Professor Emerita of English and Comparative Literature

Let me start setting the picture, first, of the women who were originally involved. In the early days—that is, in the ’60s—the only place women normally could teach at Columbia—and I’m not including Barnard, which was a separate operation altogether—was at General Studies. There were quite a few women on the faculty at General Studies, and because the graduate school didn’t have the same sense that the college [Columbia College] had, that our precious young men must be protected from women at all costs, they were encouraged to teach in the graduate school as well. So we taught in General Studies and in the graduate school.

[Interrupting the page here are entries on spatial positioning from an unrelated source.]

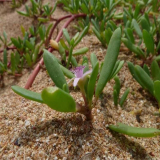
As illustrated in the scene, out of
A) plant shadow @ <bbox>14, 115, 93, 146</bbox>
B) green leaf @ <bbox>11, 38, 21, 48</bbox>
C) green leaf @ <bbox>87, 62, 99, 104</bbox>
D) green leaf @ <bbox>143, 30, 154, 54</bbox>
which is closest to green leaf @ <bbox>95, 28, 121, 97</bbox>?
green leaf @ <bbox>87, 62, 99, 104</bbox>

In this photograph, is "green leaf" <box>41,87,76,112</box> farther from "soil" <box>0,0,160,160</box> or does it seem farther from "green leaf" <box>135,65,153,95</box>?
"green leaf" <box>135,65,153,95</box>

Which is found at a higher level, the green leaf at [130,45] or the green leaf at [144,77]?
the green leaf at [130,45]

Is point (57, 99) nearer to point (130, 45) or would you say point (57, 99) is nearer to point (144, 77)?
point (144, 77)

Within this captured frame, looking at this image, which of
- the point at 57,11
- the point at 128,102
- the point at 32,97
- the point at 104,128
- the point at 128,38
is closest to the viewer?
the point at 32,97

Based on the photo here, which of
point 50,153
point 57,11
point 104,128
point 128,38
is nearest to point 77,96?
point 104,128

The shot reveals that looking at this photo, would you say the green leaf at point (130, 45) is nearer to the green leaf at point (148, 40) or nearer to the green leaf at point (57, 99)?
the green leaf at point (148, 40)

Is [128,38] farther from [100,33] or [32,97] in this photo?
[32,97]

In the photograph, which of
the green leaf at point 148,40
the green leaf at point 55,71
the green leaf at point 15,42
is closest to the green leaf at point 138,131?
the green leaf at point 55,71

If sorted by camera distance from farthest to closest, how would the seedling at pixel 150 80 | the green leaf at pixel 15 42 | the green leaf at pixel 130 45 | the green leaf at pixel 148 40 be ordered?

That was the setting. There we were. Now, we got paid less, as we discovered later, than the men, and so forth. The men taught in the Core Curriculum. They got—I believe it was a year off after teaching three years in the Core Curriculum. We got no time off, so we had to do our research on top of the teaching, with no help at all, which meant it was much harder to get tenure for the women and so forth. That’s the sort of background.

Our department had four tenured women when affirmative action began, and all of us had come through General Studies originally, and then taught in the graduate school. By twenty years later, we had six tenured women in the department. Some of the older ones had retired and some new ones had come in, but there was a net gain of two in twenty years. Princeton, meanwhile, in those same twenty years, had gone from two to nineteen, and other places were making some sort of advances. Nobody was doing too much, but Columbia was particularly recalcitrant. It absolutely did not want to give an inch. It kept saying, “We have to worry about quality.” The truth of it is that a lot of the people, particularly in the humanities, which is what I know most about—although the sciences were never very good with women at any level—they tended to be a little old-fashioned in their approach to things. Women were not only presenting a different face to the faculty, but they were also doing different kinds of things, and that was a problem.